Passage shown –

- Opening Delimiter -

On the Quest for Good Measurement

by Fernanda Gándara
RM&E Director, Global Girls’ Education & Gender Equality
Room to Read

What do we mean by good educational measurement? As a psychometrician, this is one of the essential questions guiding my work. Of course, good measurement serves an intended purpose, yields consistent scores, and conforms to theory. But there is a lot more to it. Here, I offer three characteristics of good measurement that are often missed.

First, good measurement acknowledges consequences. Measurement does not happen in a vacuum and the act of creating scores is not an innocent one. For every test, there will be interpretations, uses and consequences; so, validity must consider social values (Messick, 1980; 1989). We cannot consider tests as isolated artifacts, but rather as situated in a complex network of social relations. As a result, the Standards for Educational and Psychological Testing (AERA, APA, & NCME, 2014) define validity as a property of the interpretations and uses of test scores, rather than of tests themselves. Assessing potential social consequences is a critical step in validation (Sireci & Benítez, 2023). Unfortunately, these ideas have not radically transformed practice. Some practitioners insist on validity being a property of a test, and others simply ignore the literature.

- Closing Delimiter -

Input data –
- Opening Delimiter -

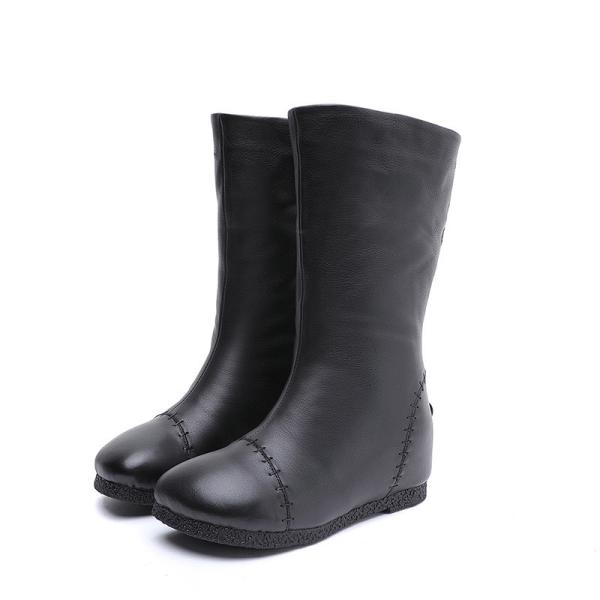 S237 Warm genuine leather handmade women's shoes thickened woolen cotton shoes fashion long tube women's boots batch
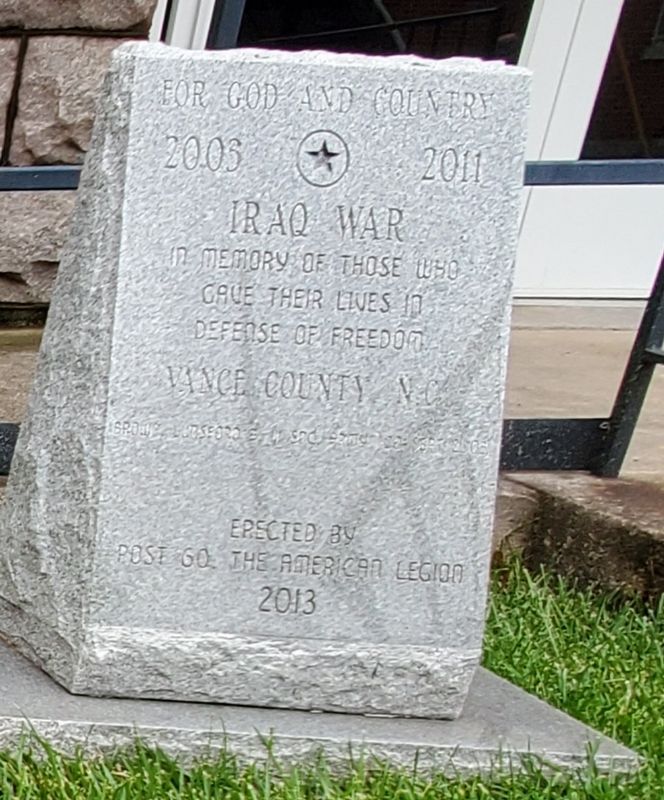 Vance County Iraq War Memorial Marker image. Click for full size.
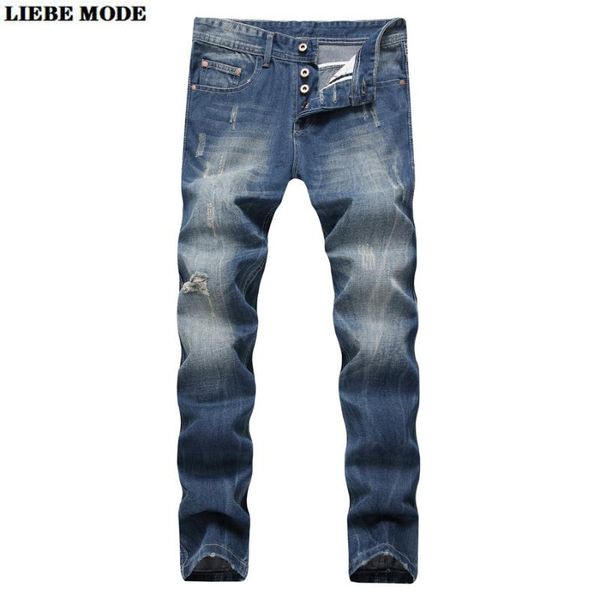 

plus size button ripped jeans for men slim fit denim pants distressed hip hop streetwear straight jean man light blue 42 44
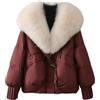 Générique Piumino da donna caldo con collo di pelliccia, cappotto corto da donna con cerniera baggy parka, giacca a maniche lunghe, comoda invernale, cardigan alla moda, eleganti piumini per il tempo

- Closing Delimiter -

Task requirements –
A: From the passage on good measurement, reproduce the text starting with "What do we mean" and going on through "are often missed.".
B: Translate this sentence from the passage on good measurement into Spanish: "Measurement does not happen in a vacuum and the act of creating scores is not an innocent one."
C: Answer these questions using the passage on good measurement:
(i) Which organization appears beneath the author's title?
(ii) How many characteristics of good measurement that are often missed does the author offer?
(iii) According to the Standards for Educational and Psychological Testing, validity is a property of what?

Responses by task –
A:
What do we mean by good educational measurement? As a psychometrician, this is one of the essential questions guiding my work. Of course, good measurement serves an intended purpose, yields consistent scores, and conforms to theory. But there is a lot more to it. Here, I offer three characteristics of good measurement that are often missed.

B: La medición no ocurre en el vacío y el acto de crear puntuaciones no es inocente.

C:
(i) Room to Read
(ii) Three
(iii) The interpretations and uses of test scores, rather than of tests themselves